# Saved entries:
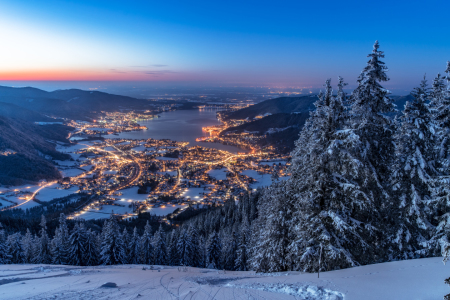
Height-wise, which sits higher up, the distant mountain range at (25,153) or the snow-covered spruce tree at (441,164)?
the snow-covered spruce tree at (441,164)

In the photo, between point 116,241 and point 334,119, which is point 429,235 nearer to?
point 334,119

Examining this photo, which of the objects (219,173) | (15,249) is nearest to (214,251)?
(15,249)

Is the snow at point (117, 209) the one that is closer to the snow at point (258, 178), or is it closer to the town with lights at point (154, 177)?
the town with lights at point (154, 177)

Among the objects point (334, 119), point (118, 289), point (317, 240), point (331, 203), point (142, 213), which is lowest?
point (142, 213)

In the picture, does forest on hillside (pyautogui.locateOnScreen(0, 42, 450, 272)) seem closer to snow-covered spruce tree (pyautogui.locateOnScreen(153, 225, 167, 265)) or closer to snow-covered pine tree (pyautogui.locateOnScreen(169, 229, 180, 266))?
snow-covered pine tree (pyautogui.locateOnScreen(169, 229, 180, 266))

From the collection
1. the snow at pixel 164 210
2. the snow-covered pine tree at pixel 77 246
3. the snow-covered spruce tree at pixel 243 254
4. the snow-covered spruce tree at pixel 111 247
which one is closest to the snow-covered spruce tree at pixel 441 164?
the snow-covered spruce tree at pixel 243 254

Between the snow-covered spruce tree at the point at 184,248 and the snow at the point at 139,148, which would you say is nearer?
the snow-covered spruce tree at the point at 184,248

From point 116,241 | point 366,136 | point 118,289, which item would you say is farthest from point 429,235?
point 116,241

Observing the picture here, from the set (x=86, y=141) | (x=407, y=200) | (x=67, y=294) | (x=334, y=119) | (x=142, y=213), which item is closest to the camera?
(x=67, y=294)
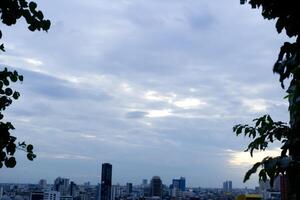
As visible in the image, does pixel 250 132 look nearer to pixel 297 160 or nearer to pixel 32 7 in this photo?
pixel 297 160

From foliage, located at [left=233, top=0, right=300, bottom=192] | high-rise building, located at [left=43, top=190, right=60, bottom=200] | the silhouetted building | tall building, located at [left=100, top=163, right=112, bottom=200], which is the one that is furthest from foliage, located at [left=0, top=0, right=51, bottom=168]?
high-rise building, located at [left=43, top=190, right=60, bottom=200]

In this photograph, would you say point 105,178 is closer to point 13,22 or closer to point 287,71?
point 13,22

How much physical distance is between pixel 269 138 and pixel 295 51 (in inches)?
35.9

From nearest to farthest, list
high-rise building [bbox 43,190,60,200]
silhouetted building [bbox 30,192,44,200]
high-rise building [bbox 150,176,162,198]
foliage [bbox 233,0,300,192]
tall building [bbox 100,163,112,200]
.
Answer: foliage [bbox 233,0,300,192] → tall building [bbox 100,163,112,200] → silhouetted building [bbox 30,192,44,200] → high-rise building [bbox 150,176,162,198] → high-rise building [bbox 43,190,60,200]

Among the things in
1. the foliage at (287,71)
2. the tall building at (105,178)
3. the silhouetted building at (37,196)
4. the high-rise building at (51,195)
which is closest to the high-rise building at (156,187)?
the high-rise building at (51,195)

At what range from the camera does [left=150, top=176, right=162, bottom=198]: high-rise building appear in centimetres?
17088

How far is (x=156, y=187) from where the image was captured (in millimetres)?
175625

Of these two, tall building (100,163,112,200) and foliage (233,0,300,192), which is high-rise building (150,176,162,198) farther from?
foliage (233,0,300,192)

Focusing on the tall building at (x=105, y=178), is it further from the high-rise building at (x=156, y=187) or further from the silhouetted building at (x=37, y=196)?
the silhouetted building at (x=37, y=196)

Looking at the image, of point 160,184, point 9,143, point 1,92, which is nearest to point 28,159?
point 9,143

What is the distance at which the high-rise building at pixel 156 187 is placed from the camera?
17088 cm

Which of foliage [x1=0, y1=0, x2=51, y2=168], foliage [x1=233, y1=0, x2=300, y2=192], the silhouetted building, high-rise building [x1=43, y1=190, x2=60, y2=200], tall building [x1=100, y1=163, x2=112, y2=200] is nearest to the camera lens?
foliage [x1=233, y1=0, x2=300, y2=192]

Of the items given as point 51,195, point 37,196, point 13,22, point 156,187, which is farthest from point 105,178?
point 13,22

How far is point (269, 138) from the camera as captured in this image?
10.3 feet
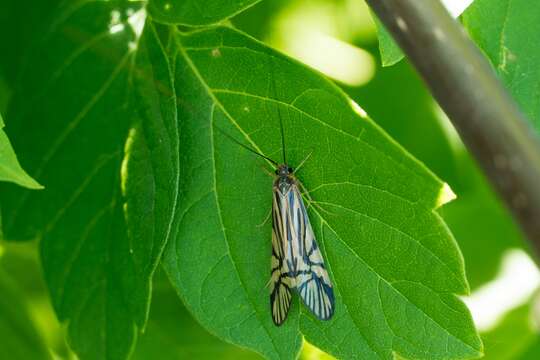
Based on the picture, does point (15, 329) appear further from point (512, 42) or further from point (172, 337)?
point (512, 42)

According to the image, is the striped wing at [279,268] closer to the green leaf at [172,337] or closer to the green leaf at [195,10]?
the green leaf at [195,10]

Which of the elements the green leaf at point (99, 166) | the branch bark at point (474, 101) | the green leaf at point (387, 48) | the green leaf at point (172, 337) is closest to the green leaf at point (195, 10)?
the green leaf at point (99, 166)

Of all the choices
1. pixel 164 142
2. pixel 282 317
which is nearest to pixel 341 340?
pixel 282 317

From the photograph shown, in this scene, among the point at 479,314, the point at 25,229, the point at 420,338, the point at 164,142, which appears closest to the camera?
the point at 420,338

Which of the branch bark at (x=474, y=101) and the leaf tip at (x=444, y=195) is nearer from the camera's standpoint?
the branch bark at (x=474, y=101)

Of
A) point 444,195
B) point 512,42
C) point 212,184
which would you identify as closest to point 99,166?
point 212,184

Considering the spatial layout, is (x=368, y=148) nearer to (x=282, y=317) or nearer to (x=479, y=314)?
(x=282, y=317)

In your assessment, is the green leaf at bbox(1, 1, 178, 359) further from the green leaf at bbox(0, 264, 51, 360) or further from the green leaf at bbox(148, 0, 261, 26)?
the green leaf at bbox(0, 264, 51, 360)

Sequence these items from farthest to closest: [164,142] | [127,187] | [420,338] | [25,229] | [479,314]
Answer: [479,314]
[25,229]
[127,187]
[164,142]
[420,338]

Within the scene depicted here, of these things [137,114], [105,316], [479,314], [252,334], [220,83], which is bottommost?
[105,316]
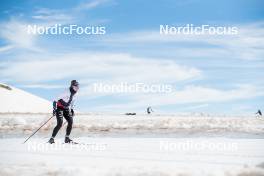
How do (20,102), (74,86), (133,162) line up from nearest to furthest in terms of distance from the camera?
(133,162)
(74,86)
(20,102)

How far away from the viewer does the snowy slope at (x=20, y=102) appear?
13452 cm

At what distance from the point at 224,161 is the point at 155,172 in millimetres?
2322

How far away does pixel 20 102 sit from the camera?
14212 centimetres

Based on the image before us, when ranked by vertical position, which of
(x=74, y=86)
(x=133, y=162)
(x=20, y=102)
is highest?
(x=20, y=102)

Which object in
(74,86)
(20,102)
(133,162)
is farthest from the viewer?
(20,102)

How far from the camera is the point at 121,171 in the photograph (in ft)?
22.1

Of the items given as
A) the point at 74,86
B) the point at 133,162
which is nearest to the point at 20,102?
the point at 74,86

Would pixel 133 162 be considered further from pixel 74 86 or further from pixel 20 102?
pixel 20 102

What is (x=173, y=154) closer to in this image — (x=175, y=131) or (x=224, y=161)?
(x=224, y=161)

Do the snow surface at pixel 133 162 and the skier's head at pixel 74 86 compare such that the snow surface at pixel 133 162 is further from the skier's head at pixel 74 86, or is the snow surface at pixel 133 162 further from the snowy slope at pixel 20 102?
the snowy slope at pixel 20 102

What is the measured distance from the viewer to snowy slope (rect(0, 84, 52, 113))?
13452 centimetres

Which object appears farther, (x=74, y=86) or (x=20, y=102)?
(x=20, y=102)

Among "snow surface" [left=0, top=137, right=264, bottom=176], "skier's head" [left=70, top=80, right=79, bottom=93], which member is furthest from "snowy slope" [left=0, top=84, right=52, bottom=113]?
"snow surface" [left=0, top=137, right=264, bottom=176]

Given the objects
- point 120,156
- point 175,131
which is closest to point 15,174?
point 120,156
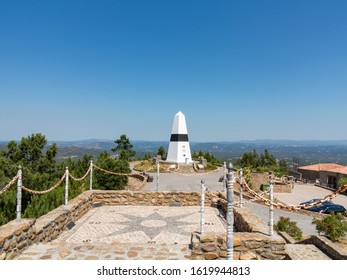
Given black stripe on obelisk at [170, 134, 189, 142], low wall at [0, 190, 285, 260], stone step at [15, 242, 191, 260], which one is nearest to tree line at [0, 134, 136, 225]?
low wall at [0, 190, 285, 260]

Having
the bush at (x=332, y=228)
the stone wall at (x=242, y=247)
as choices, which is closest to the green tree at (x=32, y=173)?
the stone wall at (x=242, y=247)

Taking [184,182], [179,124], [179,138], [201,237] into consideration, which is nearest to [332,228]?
[201,237]

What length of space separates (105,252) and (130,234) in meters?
2.23

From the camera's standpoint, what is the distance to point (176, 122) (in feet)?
103

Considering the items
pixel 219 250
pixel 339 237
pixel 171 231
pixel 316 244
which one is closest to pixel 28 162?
pixel 171 231

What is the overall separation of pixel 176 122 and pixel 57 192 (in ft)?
76.7

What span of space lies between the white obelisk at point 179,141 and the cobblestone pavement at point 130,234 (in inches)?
839

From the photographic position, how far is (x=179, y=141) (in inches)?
1223

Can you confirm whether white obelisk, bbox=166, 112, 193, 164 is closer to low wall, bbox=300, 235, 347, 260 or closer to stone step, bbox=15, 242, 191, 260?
low wall, bbox=300, 235, 347, 260

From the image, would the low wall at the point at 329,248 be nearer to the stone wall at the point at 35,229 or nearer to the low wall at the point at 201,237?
the low wall at the point at 201,237

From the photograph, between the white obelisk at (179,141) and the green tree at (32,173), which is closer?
the green tree at (32,173)

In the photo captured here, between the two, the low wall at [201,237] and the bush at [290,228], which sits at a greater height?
the low wall at [201,237]

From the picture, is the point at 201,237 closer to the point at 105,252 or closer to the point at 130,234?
the point at 105,252

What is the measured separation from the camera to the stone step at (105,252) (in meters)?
4.60
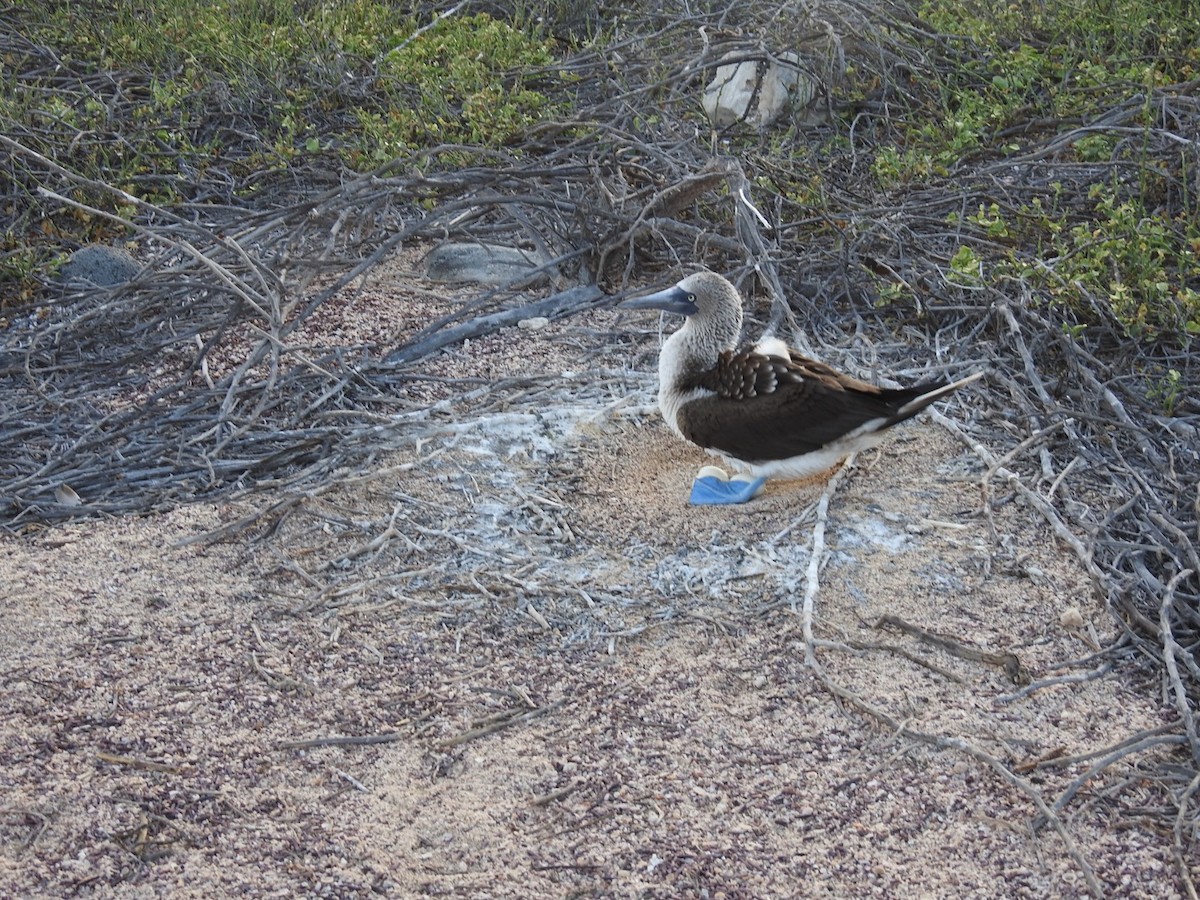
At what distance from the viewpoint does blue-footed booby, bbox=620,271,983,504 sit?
12.6 ft

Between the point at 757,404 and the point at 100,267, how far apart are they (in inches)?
137

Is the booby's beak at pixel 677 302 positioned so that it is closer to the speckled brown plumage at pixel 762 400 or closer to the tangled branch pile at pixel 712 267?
the speckled brown plumage at pixel 762 400

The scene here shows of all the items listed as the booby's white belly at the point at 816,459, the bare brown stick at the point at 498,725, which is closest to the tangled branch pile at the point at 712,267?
the booby's white belly at the point at 816,459

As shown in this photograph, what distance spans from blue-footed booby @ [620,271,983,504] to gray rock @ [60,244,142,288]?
2.93 m

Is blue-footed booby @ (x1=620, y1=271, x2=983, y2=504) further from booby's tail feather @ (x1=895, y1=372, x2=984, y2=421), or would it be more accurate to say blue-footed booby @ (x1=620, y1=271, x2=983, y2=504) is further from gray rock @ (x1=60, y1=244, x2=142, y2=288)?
gray rock @ (x1=60, y1=244, x2=142, y2=288)

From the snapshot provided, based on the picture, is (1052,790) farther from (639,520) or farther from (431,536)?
(431,536)

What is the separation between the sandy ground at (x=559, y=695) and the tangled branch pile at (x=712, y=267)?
0.26 meters

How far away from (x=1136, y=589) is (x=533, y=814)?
5.59 ft

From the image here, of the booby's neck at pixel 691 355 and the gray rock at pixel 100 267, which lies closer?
the booby's neck at pixel 691 355

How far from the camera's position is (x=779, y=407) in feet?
12.9

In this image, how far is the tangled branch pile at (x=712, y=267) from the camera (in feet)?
13.4

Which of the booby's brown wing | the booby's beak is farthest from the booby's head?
the booby's brown wing

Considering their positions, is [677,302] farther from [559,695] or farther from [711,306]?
[559,695]

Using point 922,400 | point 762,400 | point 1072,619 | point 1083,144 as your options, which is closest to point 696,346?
point 762,400
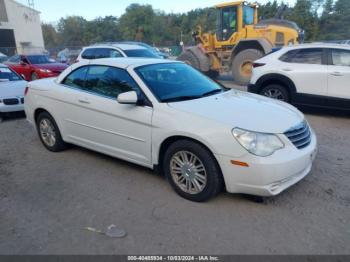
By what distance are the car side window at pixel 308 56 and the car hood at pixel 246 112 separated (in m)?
3.67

# AIM:
Leave the pictures out, and please copy only the lines from the one with "From the snapshot" through the end of the listing.

# TASK SOLUTION:
From the snapshot provided, based on the picture, is (1052,790) farther from (639,520) or farther from (431,536)?
(431,536)

What is the separation between the sandy ground at (x=559, y=695) and the tangled branch pile at (x=712, y=267)?
0.26 meters

How far away from (x=1136, y=589) is (x=533, y=814)?
5.59 ft

From the image here, of the booby's neck at pixel 691 355 and the gray rock at pixel 100 267, which lies closer?
the booby's neck at pixel 691 355

How far from the camera's position is (x=779, y=407) in feet?
12.9

In this image, how far is the tangled branch pile at (x=712, y=267) from the camera (in feet)?
13.4

Which of the booby's brown wing | the booby's beak is farthest from the booby's head?
the booby's brown wing

Considering their positions, is [677,302] farther from [559,695] or farther from [711,306]?
[559,695]

Using point 922,400 | point 762,400 | point 1072,619 | point 1083,144 as your options, which is closest to point 696,346?
point 762,400
By what distance are the car side window at pixel 308 56 and the car hood at pixel 246 112 separated (in m)?
3.67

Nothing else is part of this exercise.